▸ **Your goal**
Can you reproduce the cookbook review word for word, starting at "A visionary new" and ending after "by Alice Waters."?

▸ **Provided passage**
:::::

Review: Salt Fat Acid Heat, Samin Nosrat

Review: Salt Fat Acid Heat, Samin NosratSalt, Fat, Acid, Heat: Mastering the Elements of Good Cooking by Samin Nosrat, Wendy MacNaughton
Published by Simon & Schuster ISBN: 1476753830
on April 25th 2017
Genres: Cooking, Nonfiction
Format: Hardcover
Goodreads
five-stars

A visionary new master class in cooking that distills decades of professional experience into just four simple elements, from the woman declared “America’s next great cooking teacher” by Alice Waters.

In the tradition of The Joy of Cooking and How to Cook Everything comes Salt, Fat, Acid, Heat, an ambitious new approach to cooking by a major new culinary voice. Chef and writer Samin Nosrat has taught everyone from professional chefs to middle school kids to author Michael Pollan to cook using her revolutionary, yet simple, philosophy. Master the use of just four elements—Salt, which enhances flavor; Fat, which delivers flavor and generates texture; Acid, which balances flavor; and Heat, which ultimately determines the texture of food—and anything you cook will be delicious. By explaining the hows and whys of good cooking, Salt, Fat, Acid, Heat will teach and inspire a new generation of cooks how to confidently make better decisions in the kitchen and cook delicious meals with any ingredients, anywhere, at any time.

Echoing Samin’s own journey from culinary novice to award-winning chef, Salt, Fat Acid, Heat immediately bridges the gap between home and professional kitchens. With charming narrative, illustrated walkthroughs, and a lighthearted approach to kitchen science, Samin demystifies the four elements of good cooking for everyone. Refer to the canon of 100 essential recipes—and dozens of variations—to put the lessons into practice and make bright, balanced vinaigrettes, perfectly caramelized roast vegetables, tender braised meats, and light, flaky pastry doughs.

:::::

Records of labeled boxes
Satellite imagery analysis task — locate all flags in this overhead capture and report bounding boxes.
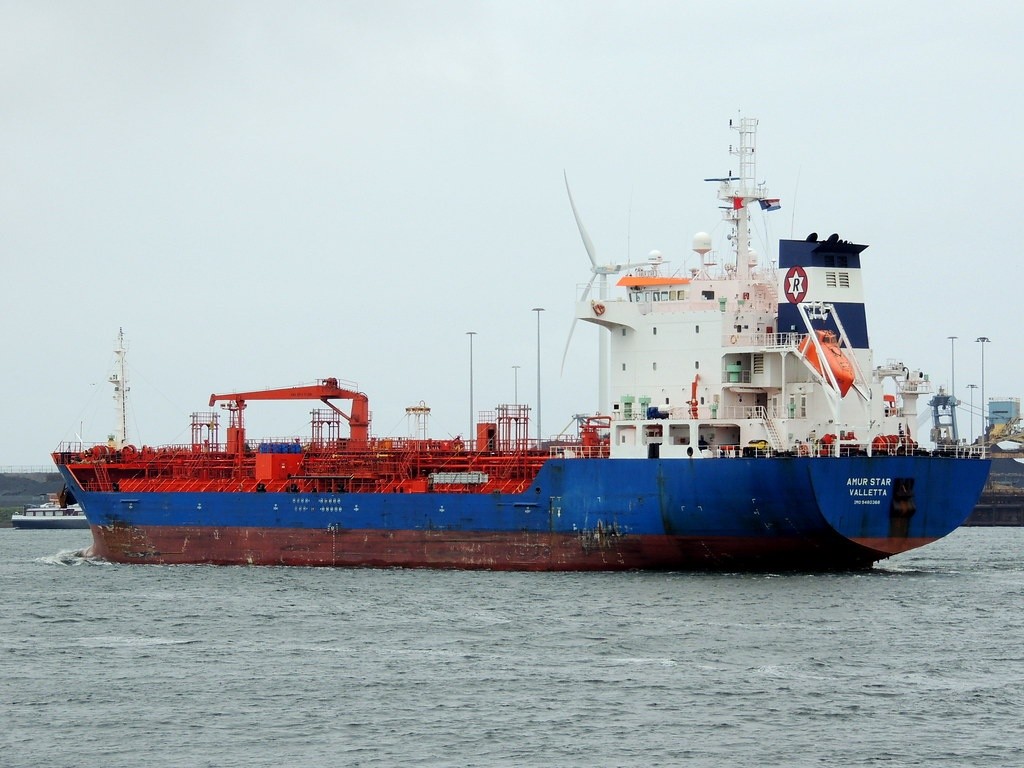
[766,199,781,211]
[734,197,744,210]
[758,200,771,210]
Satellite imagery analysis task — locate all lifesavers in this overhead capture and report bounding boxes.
[595,302,605,315]
[729,333,738,346]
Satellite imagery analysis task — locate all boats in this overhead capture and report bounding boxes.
[923,335,1024,527]
[12,502,90,530]
[49,98,993,578]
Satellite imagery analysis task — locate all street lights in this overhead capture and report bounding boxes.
[966,384,978,442]
[974,336,991,451]
[947,334,957,398]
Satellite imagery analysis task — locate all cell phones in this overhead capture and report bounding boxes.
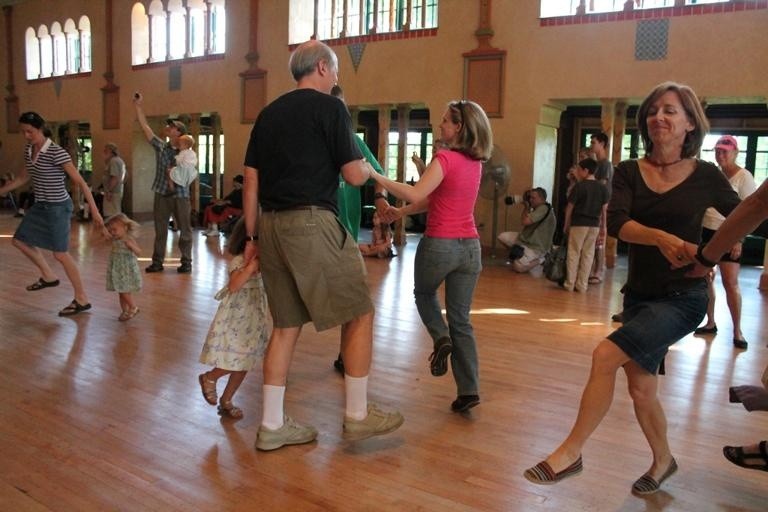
[135,93,139,99]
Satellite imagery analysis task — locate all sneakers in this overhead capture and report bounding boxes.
[430,338,453,376]
[177,266,192,273]
[734,329,747,348]
[342,404,404,441]
[451,394,479,413]
[523,453,584,486]
[146,264,163,273]
[694,326,717,333]
[202,229,218,237]
[255,414,318,450]
[631,456,677,497]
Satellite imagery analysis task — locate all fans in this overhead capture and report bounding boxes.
[478,141,513,269]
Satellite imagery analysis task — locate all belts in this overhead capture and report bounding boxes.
[262,205,329,212]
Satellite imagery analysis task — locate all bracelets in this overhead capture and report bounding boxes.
[246,236,258,241]
[374,191,388,200]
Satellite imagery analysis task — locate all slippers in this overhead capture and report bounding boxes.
[59,300,91,316]
[27,278,59,290]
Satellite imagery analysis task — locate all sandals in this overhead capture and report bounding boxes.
[723,441,767,471]
[118,308,140,321]
[199,372,217,404]
[217,397,242,417]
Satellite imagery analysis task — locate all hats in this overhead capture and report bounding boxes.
[106,144,119,154]
[712,136,738,150]
[233,175,243,184]
[167,119,186,133]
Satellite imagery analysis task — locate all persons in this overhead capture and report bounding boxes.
[76,185,104,225]
[359,212,395,258]
[90,212,141,321]
[133,91,198,273]
[329,86,395,376]
[362,100,492,413]
[496,134,615,294]
[670,135,768,471]
[202,175,243,236]
[103,144,126,221]
[524,83,745,495]
[244,39,404,451]
[1,111,111,317]
[198,215,273,418]
[14,191,34,217]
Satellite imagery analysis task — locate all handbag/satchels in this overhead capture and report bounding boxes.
[543,246,566,281]
[509,245,524,260]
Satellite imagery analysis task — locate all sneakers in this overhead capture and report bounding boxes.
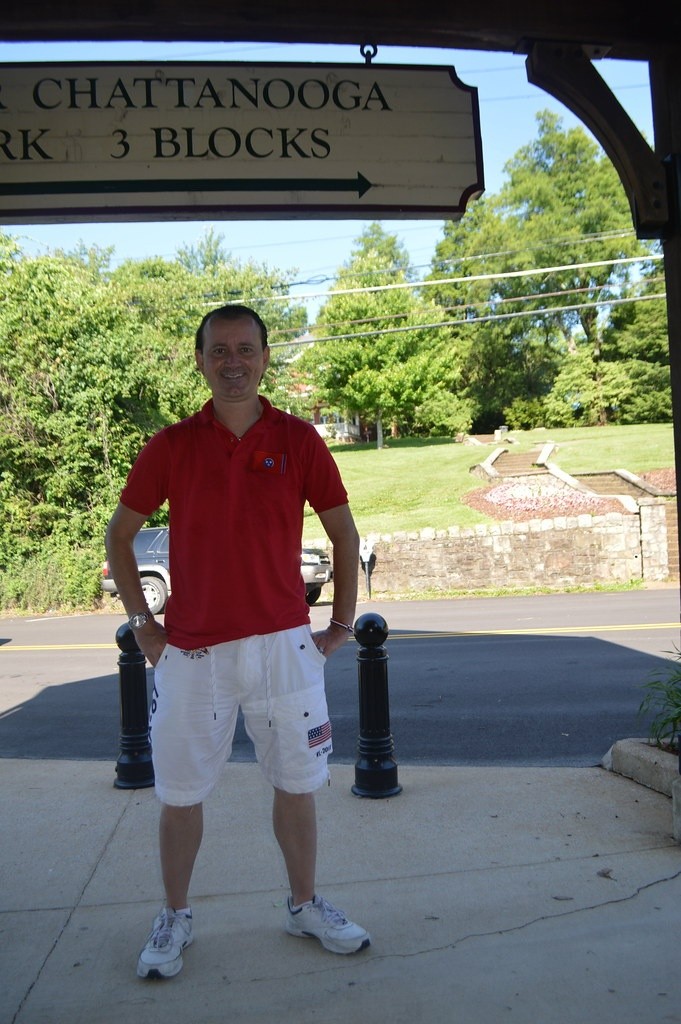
[136,906,194,980]
[285,892,372,954]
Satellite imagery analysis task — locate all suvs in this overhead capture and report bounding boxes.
[101,526,334,616]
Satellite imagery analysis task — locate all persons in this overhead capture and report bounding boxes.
[104,304,371,979]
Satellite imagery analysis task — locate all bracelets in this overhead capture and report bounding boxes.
[330,619,353,632]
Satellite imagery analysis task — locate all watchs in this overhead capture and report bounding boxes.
[128,612,154,630]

:::::

▸ **Result of this exercise**
A visionary new master class in cooking that distills decades of professional experience into just four simple elements, from the woman declared “America’s next great cooking teacher” by Alice Waters.